THE TASK: Collect every line in the listing below that contains the string "robe". Letter case counts.

RECORDED INFORMATION:

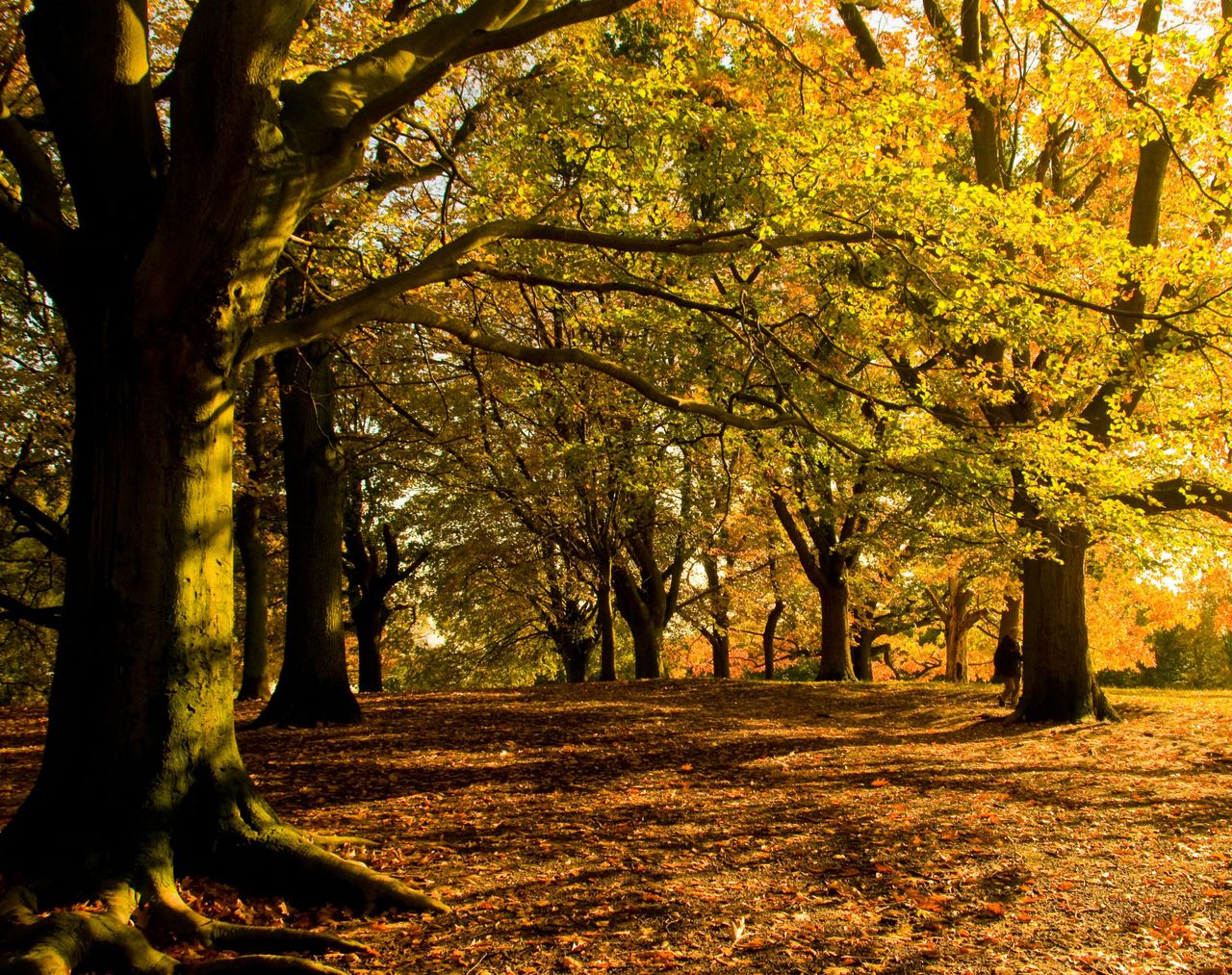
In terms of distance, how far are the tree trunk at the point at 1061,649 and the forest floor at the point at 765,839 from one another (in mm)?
519

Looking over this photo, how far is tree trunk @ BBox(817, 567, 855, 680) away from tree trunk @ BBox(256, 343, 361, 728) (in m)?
12.8

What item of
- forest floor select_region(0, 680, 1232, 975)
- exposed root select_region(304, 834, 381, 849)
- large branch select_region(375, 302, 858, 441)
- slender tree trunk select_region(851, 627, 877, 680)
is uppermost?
large branch select_region(375, 302, 858, 441)

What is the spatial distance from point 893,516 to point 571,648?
1259cm

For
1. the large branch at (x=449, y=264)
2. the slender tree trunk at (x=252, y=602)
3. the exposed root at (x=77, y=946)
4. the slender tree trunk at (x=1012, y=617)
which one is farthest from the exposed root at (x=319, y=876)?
the slender tree trunk at (x=1012, y=617)

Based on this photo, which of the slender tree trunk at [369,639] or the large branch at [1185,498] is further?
the slender tree trunk at [369,639]

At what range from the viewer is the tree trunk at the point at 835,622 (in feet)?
65.3

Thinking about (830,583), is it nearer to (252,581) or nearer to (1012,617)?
(1012,617)

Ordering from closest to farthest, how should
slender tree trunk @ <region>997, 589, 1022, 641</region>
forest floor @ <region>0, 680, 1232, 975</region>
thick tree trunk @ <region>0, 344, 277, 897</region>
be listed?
forest floor @ <region>0, 680, 1232, 975</region>, thick tree trunk @ <region>0, 344, 277, 897</region>, slender tree trunk @ <region>997, 589, 1022, 641</region>

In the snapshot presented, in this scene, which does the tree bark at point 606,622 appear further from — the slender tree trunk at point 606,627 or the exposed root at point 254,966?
the exposed root at point 254,966

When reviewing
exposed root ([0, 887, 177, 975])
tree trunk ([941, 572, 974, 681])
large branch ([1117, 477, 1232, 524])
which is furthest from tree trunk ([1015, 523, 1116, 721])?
tree trunk ([941, 572, 974, 681])

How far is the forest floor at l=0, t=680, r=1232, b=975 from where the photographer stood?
3910 millimetres

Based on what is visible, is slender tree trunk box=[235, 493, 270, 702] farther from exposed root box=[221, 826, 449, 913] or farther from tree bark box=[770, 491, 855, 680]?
tree bark box=[770, 491, 855, 680]

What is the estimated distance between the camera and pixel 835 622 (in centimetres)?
2016

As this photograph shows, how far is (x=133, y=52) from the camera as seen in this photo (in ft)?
15.2
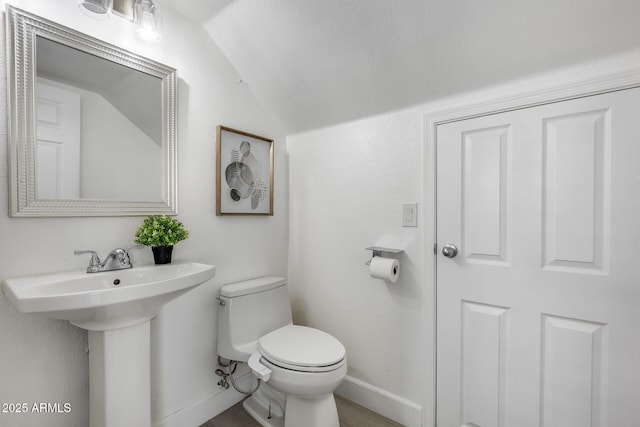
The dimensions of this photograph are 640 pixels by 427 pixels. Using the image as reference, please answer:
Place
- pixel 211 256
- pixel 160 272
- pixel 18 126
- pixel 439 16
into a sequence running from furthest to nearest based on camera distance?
pixel 211 256, pixel 160 272, pixel 439 16, pixel 18 126

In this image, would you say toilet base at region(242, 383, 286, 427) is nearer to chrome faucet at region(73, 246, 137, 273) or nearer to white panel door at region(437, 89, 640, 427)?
white panel door at region(437, 89, 640, 427)

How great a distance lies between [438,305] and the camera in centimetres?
155

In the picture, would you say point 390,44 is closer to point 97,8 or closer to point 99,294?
point 97,8

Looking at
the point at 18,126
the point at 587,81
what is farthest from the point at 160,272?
the point at 587,81

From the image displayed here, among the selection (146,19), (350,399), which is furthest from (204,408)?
(146,19)

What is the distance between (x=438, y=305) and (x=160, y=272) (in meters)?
1.37

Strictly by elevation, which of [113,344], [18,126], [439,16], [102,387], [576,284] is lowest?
[102,387]

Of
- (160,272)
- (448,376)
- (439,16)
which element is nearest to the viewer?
(439,16)

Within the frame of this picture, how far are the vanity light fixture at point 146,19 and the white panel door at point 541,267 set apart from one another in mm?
1469

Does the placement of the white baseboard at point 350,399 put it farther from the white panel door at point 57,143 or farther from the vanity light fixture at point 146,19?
the vanity light fixture at point 146,19

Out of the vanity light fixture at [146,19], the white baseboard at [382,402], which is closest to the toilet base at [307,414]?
the white baseboard at [382,402]

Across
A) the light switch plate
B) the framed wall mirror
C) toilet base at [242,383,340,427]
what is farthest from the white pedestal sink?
the light switch plate

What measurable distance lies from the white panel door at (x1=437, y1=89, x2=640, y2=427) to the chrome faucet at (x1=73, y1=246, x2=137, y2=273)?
1.51 m

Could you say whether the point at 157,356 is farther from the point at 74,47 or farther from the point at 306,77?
the point at 306,77
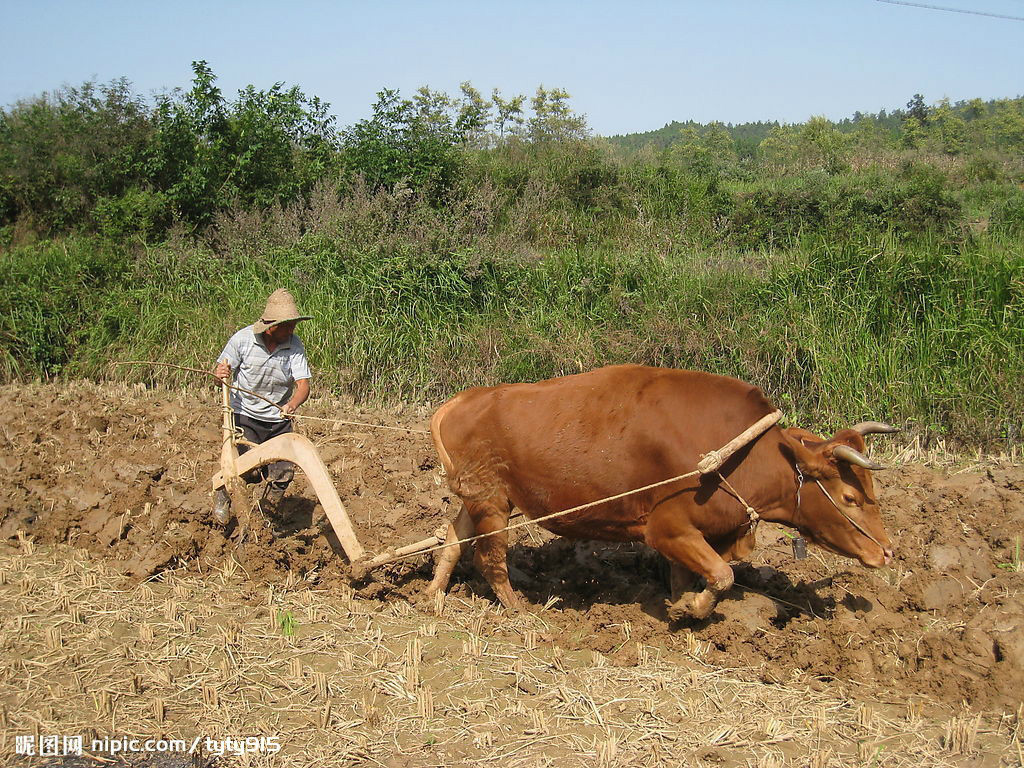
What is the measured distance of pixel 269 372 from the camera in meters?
6.79

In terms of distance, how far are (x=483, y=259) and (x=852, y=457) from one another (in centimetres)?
806

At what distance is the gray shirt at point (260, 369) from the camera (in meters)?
6.73

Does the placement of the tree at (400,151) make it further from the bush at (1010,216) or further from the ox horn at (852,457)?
the ox horn at (852,457)

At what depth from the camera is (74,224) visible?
18969 mm

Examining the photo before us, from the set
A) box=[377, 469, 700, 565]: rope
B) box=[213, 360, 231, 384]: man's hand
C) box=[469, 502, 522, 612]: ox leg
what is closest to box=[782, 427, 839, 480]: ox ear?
box=[377, 469, 700, 565]: rope

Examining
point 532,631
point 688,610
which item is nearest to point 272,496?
point 532,631

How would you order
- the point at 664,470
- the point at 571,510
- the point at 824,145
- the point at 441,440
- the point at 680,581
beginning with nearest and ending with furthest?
the point at 664,470, the point at 571,510, the point at 680,581, the point at 441,440, the point at 824,145

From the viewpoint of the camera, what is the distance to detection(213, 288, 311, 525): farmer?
6.61m

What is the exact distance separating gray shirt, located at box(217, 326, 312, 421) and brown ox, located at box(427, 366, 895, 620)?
162 cm

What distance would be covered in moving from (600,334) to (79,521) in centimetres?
649

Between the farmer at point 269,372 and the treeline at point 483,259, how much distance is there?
470cm

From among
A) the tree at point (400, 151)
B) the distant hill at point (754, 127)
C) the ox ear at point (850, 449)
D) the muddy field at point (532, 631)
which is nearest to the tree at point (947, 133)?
the distant hill at point (754, 127)

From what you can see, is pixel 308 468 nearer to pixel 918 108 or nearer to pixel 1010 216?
pixel 1010 216

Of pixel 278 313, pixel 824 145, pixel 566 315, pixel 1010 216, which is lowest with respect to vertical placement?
pixel 566 315
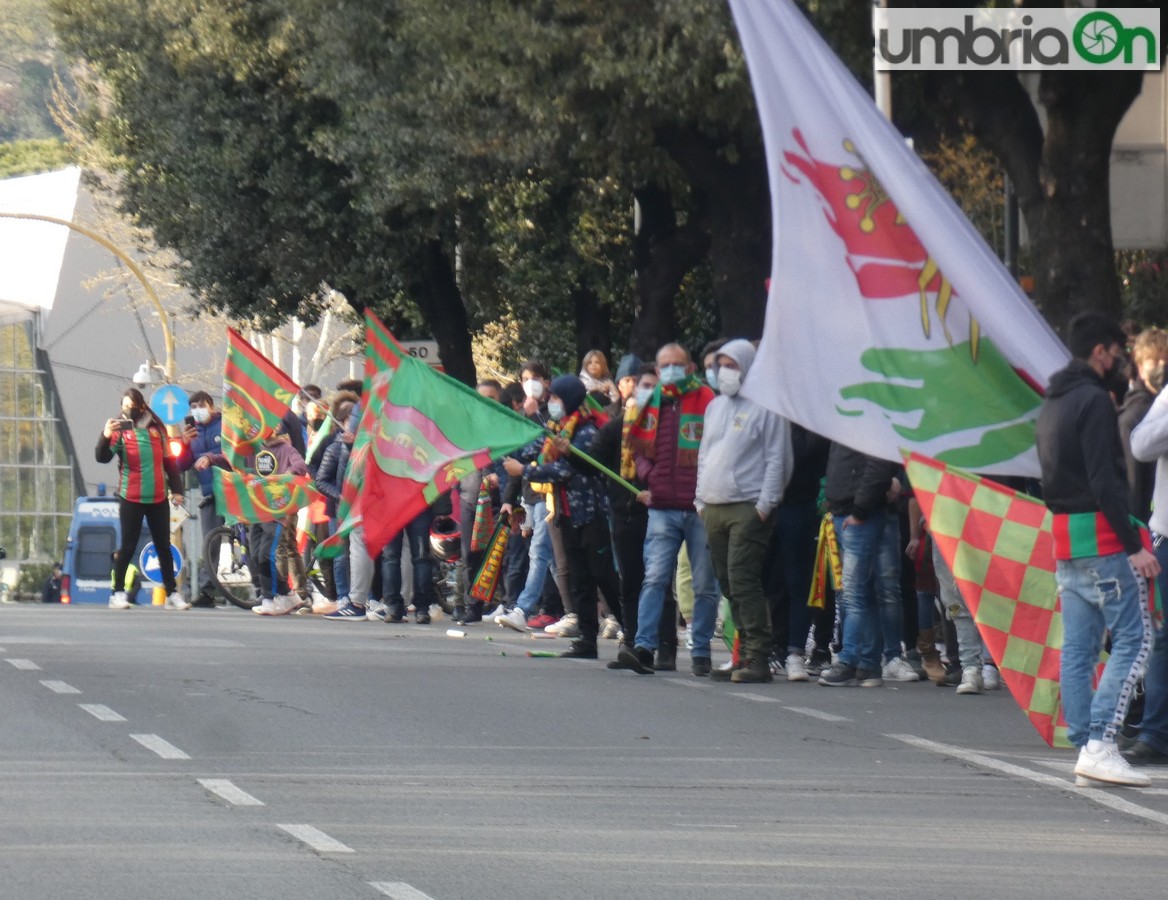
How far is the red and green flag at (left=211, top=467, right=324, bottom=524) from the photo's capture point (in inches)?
808

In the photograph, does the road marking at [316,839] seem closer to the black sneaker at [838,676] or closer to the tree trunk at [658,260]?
the black sneaker at [838,676]

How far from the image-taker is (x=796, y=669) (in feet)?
44.9

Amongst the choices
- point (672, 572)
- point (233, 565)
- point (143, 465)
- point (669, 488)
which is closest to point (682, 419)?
point (669, 488)

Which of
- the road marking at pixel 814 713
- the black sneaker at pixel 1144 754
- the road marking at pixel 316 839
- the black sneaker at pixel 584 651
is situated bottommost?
the road marking at pixel 316 839

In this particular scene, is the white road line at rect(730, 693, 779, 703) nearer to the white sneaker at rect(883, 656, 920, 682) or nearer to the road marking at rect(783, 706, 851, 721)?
the road marking at rect(783, 706, 851, 721)

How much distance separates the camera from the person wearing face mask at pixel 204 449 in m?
22.0

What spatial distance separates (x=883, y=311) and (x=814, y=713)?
2.24 m

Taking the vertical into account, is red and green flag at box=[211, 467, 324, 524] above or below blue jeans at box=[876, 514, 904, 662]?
above

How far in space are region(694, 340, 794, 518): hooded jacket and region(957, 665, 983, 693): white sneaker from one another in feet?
4.59

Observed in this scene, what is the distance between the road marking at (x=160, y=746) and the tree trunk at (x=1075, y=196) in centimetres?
844

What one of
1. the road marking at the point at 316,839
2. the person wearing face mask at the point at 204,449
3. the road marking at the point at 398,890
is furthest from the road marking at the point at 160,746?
the person wearing face mask at the point at 204,449

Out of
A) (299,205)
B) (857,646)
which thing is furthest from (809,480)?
(299,205)

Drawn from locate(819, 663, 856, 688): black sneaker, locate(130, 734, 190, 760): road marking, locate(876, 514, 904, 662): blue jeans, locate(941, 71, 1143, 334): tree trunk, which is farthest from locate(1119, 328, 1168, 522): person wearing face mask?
locate(941, 71, 1143, 334): tree trunk

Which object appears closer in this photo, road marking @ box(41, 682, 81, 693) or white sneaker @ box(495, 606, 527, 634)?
road marking @ box(41, 682, 81, 693)
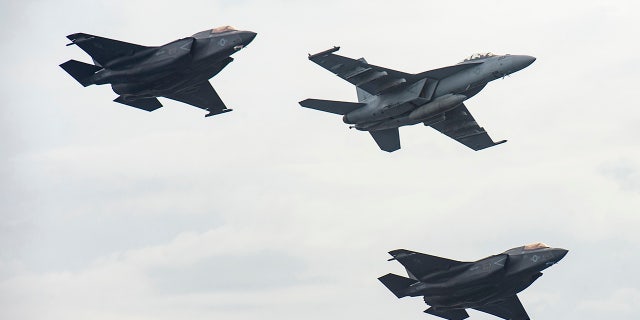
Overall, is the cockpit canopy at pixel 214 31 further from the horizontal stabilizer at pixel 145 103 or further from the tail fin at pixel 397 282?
the tail fin at pixel 397 282

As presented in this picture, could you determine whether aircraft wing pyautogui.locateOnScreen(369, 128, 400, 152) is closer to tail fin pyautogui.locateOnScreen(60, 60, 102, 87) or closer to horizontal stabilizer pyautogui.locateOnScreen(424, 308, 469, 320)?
horizontal stabilizer pyautogui.locateOnScreen(424, 308, 469, 320)

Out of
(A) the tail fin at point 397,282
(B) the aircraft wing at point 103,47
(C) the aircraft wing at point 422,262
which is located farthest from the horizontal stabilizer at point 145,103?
(A) the tail fin at point 397,282

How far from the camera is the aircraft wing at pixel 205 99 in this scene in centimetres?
7619

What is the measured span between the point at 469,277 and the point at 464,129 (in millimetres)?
11858

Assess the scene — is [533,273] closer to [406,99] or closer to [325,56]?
[406,99]

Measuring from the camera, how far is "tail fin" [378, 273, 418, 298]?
78312 millimetres

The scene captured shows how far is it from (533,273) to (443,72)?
49.9 feet

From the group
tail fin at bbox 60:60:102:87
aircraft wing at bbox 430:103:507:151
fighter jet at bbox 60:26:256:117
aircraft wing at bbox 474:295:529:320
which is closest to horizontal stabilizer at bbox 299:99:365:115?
fighter jet at bbox 60:26:256:117

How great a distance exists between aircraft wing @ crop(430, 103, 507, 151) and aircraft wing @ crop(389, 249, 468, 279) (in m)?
10.5

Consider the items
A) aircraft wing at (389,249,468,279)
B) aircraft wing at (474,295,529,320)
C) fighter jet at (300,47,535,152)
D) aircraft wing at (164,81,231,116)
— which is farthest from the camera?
aircraft wing at (474,295,529,320)

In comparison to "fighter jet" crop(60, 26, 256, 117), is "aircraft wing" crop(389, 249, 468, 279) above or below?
below

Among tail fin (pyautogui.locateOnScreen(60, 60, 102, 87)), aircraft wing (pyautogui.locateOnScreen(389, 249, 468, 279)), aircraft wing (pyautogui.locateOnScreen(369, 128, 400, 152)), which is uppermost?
tail fin (pyautogui.locateOnScreen(60, 60, 102, 87))

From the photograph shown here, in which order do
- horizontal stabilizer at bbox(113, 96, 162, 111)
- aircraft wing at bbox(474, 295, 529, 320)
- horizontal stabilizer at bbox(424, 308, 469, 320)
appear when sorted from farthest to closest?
1. aircraft wing at bbox(474, 295, 529, 320)
2. horizontal stabilizer at bbox(424, 308, 469, 320)
3. horizontal stabilizer at bbox(113, 96, 162, 111)

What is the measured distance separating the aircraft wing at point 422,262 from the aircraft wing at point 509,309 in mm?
8379
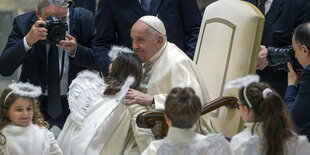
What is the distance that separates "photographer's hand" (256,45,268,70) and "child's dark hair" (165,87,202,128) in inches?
54.5

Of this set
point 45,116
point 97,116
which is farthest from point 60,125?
point 97,116

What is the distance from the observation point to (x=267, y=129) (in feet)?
11.5

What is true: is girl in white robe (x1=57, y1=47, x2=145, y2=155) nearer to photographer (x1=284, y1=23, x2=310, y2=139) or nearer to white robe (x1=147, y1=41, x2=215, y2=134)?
white robe (x1=147, y1=41, x2=215, y2=134)

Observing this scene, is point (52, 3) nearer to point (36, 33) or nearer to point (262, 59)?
point (36, 33)

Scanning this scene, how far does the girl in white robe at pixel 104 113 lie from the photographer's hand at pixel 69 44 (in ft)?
1.18


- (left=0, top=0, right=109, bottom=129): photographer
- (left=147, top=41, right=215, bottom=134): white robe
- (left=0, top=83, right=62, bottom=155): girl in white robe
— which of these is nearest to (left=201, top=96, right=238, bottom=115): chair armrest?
(left=147, top=41, right=215, bottom=134): white robe

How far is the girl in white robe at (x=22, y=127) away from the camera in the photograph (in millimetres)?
3967

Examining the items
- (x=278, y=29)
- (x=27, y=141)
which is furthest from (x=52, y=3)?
(x=278, y=29)

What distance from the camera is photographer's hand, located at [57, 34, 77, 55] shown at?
4871 millimetres

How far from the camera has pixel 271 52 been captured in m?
4.49

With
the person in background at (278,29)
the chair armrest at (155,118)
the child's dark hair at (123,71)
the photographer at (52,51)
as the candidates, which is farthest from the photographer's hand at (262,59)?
the photographer at (52,51)

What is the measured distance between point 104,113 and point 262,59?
4.05ft

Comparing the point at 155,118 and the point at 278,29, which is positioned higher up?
the point at 278,29

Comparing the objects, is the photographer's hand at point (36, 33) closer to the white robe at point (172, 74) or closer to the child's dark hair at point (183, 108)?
the white robe at point (172, 74)
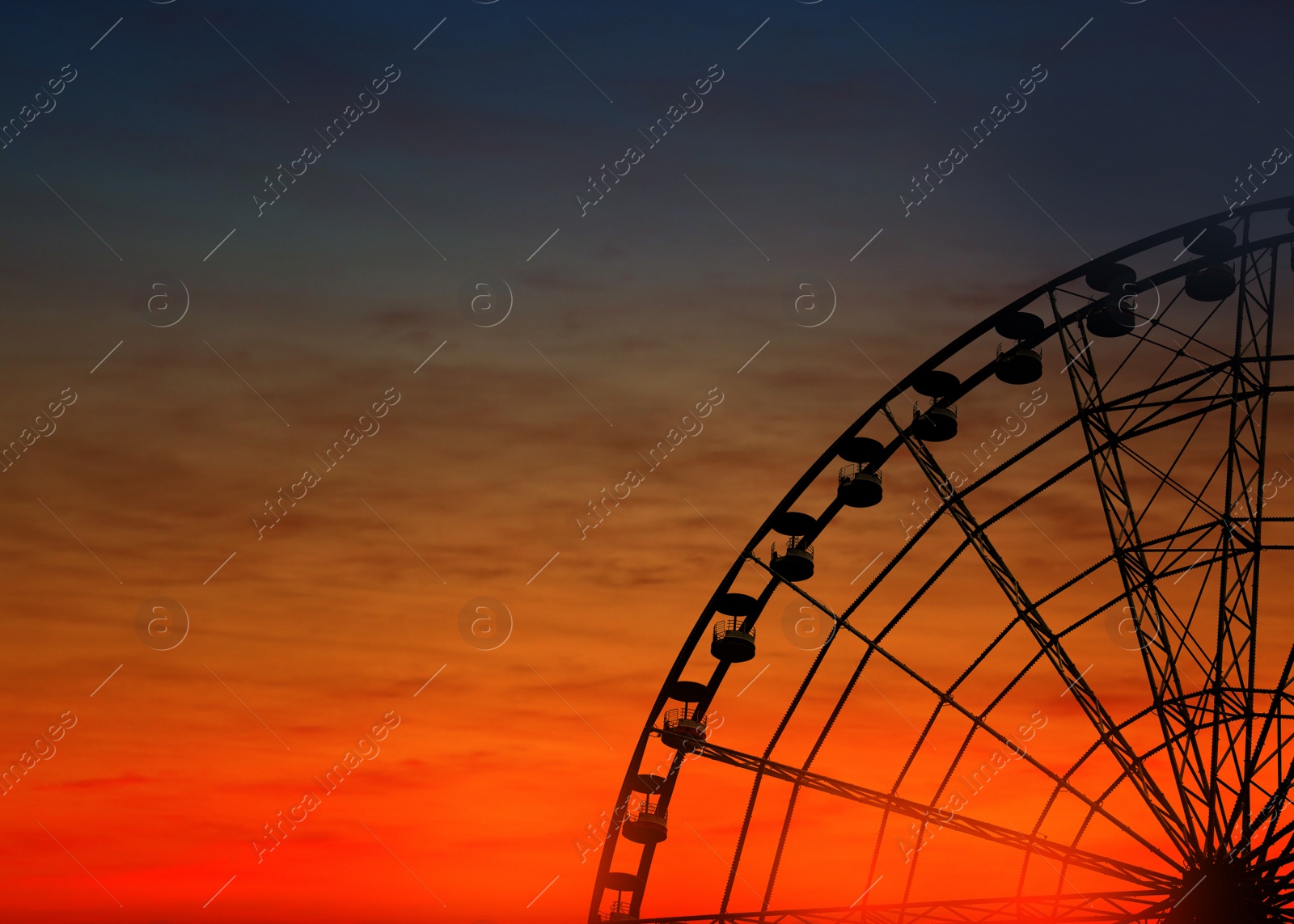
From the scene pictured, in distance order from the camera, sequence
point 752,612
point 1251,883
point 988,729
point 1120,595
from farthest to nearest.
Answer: point 752,612 < point 988,729 < point 1120,595 < point 1251,883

EXERCISE OUTPUT:
What is true: is girl in white robe (x1=57, y1=47, x2=145, y2=155) nearer to photographer (x1=284, y1=23, x2=310, y2=139) or nearer to white robe (x1=147, y1=41, x2=215, y2=134)?
white robe (x1=147, y1=41, x2=215, y2=134)
Scanning this scene, how far does the girl in white robe at pixel 104 113 lie from the photographer's hand at pixel 69 44 (in ft)?
- (left=147, top=41, right=215, bottom=134): white robe
- (left=0, top=83, right=62, bottom=155): girl in white robe
(left=147, top=41, right=215, bottom=134): white robe
How far is the girl in white robe at (x=22, y=127) away from the camera in the photograph (in millimetres)?
Comparing the objects, is the photographer's hand at point (36, 33) closer to the white robe at point (172, 74) or closer to the child's dark hair at point (183, 108)?
the white robe at point (172, 74)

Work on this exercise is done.